> Provided information
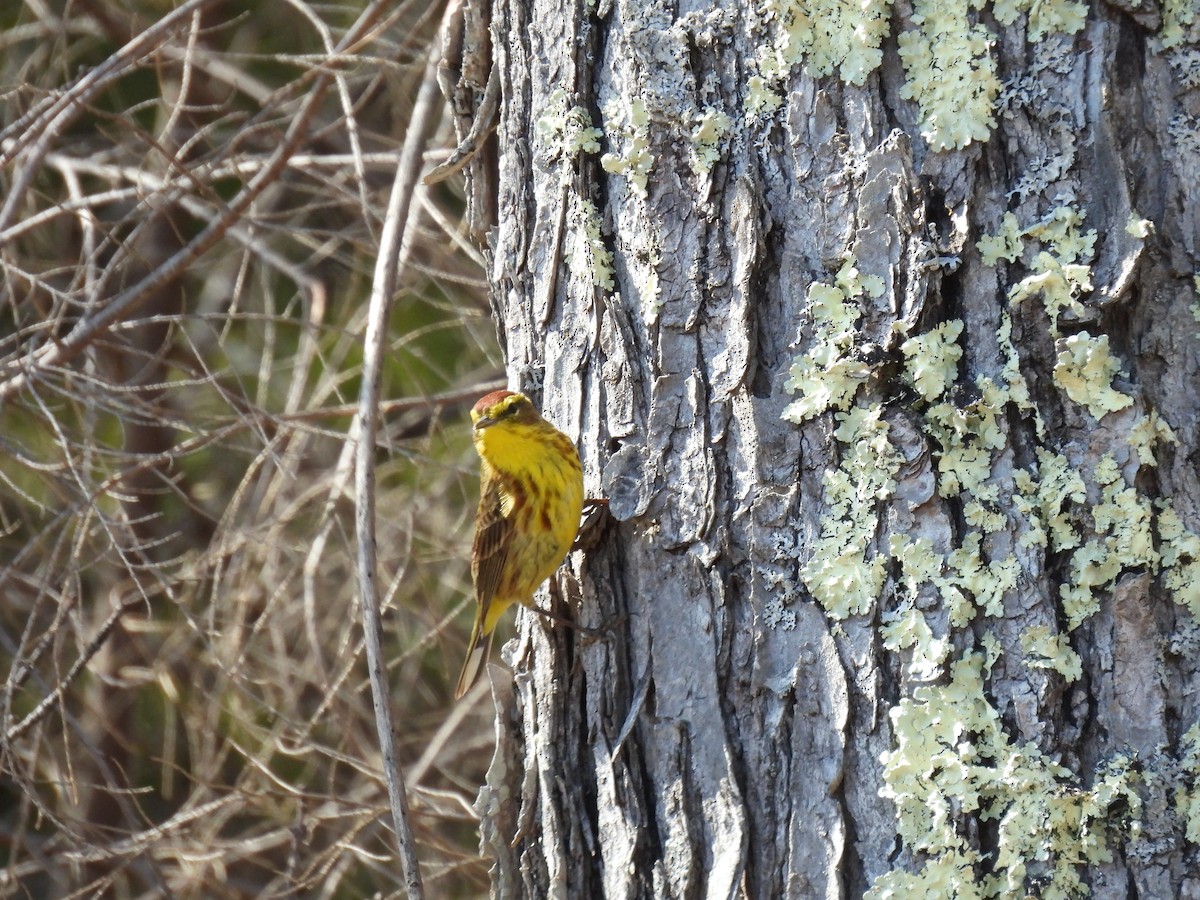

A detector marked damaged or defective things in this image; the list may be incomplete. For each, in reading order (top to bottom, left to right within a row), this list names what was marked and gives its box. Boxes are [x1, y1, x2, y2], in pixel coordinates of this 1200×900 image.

rusty cap on bird's head [468, 388, 535, 427]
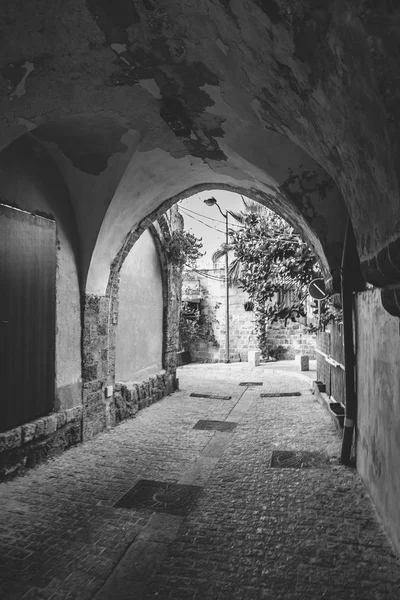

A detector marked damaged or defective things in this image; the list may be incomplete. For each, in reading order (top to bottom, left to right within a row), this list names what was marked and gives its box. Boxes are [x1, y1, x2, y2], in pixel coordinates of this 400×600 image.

peeling plaster [8, 61, 34, 99]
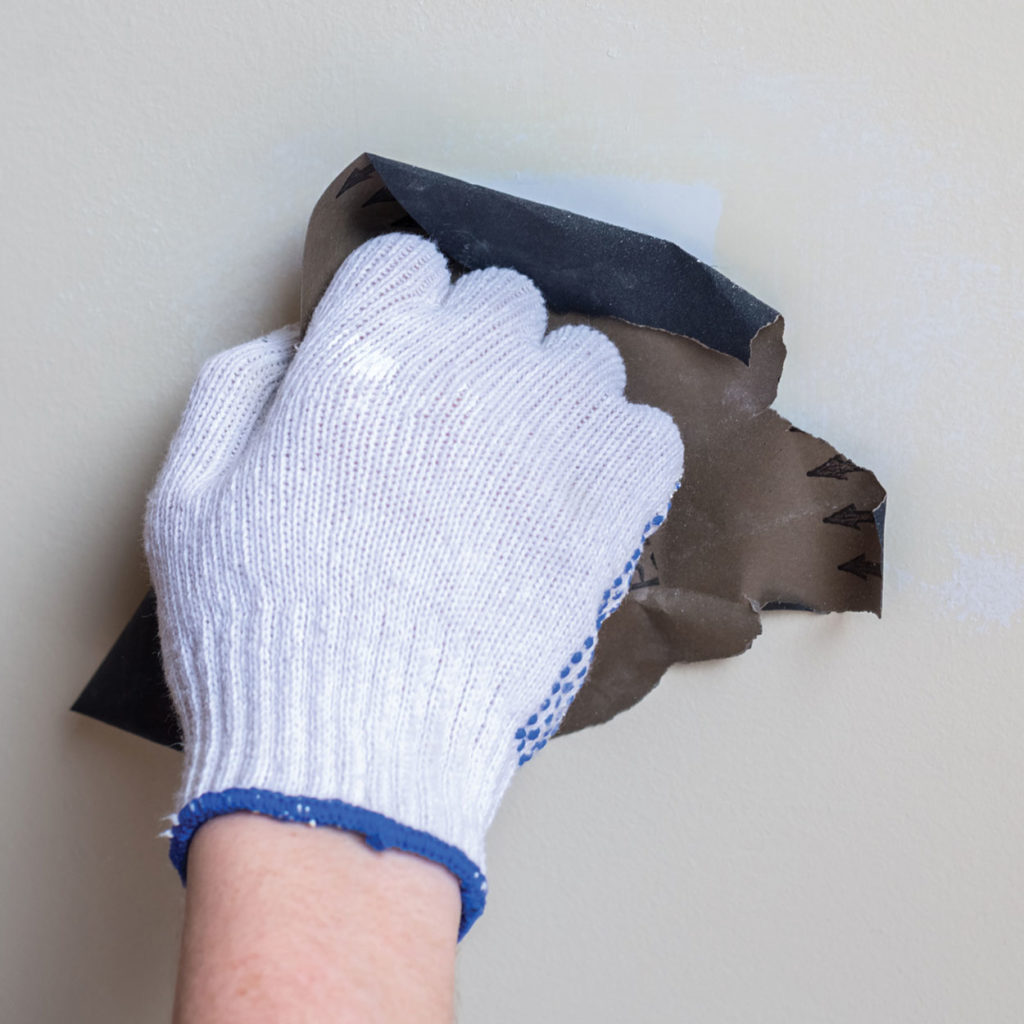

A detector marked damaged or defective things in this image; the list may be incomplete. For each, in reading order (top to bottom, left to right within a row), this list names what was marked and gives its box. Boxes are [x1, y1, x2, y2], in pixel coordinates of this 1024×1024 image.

torn sandpaper edge [74, 149, 888, 753]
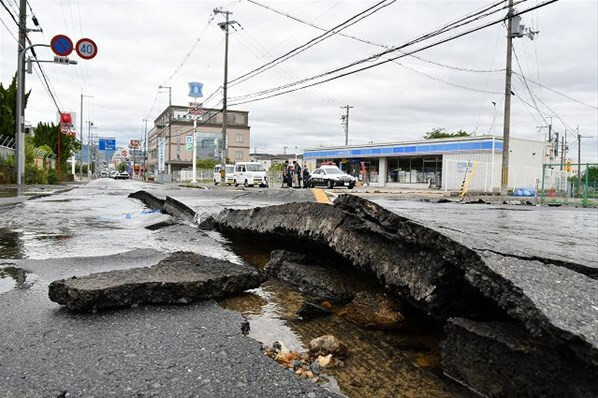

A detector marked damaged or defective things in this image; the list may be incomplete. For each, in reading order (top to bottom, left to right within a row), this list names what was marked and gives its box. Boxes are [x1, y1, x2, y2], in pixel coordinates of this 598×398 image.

broken pavement chunk [50, 252, 266, 310]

> Work to do
Rewrite all of the data above with "incomplete" replaced by "partial" wherever it occurs, leaving everything else unchanged. Omit the pictures from your answer.

> Result
A detector marked damaged or defective things in this image; the list may be partial. For each, in reading order (top to bottom, left to right within a row), this list names what was marked and gives its box. Boxes are [x1, y1, x2, y2], in pixel coordinates of this 1200×900 image.

rusty cap on bird's head [468, 388, 535, 427]

A detector marked damaged or defective things in this image; the list may be partial. For each, in reading order (top to bottom, left to right within a row), this list names what was marked and gives its box. Boxes are [x1, y1, x2, y2], in pixel coordinates of this 400×600 image.

peeling plaster [8, 61, 34, 99]

A detector marked damaged or defective things in this image; the list may be partial. For each, in reading order (top to bottom, left to right within a row), this list names what was marked and gives its box. Boxes are [x1, y1, x2, y2], in pixel coordinates of this 1024×1024 image.

torn sandpaper edge [74, 149, 888, 753]

A detector marked damaged or defective things in this image; the list may be partial. For each, in reading order (top to bottom, left to right within a row), this list names what was marked and gives its box. Boxes are [x1, y1, x2, y2], in pixel coordinates of this 598×398 image.

broken pavement chunk [50, 252, 266, 310]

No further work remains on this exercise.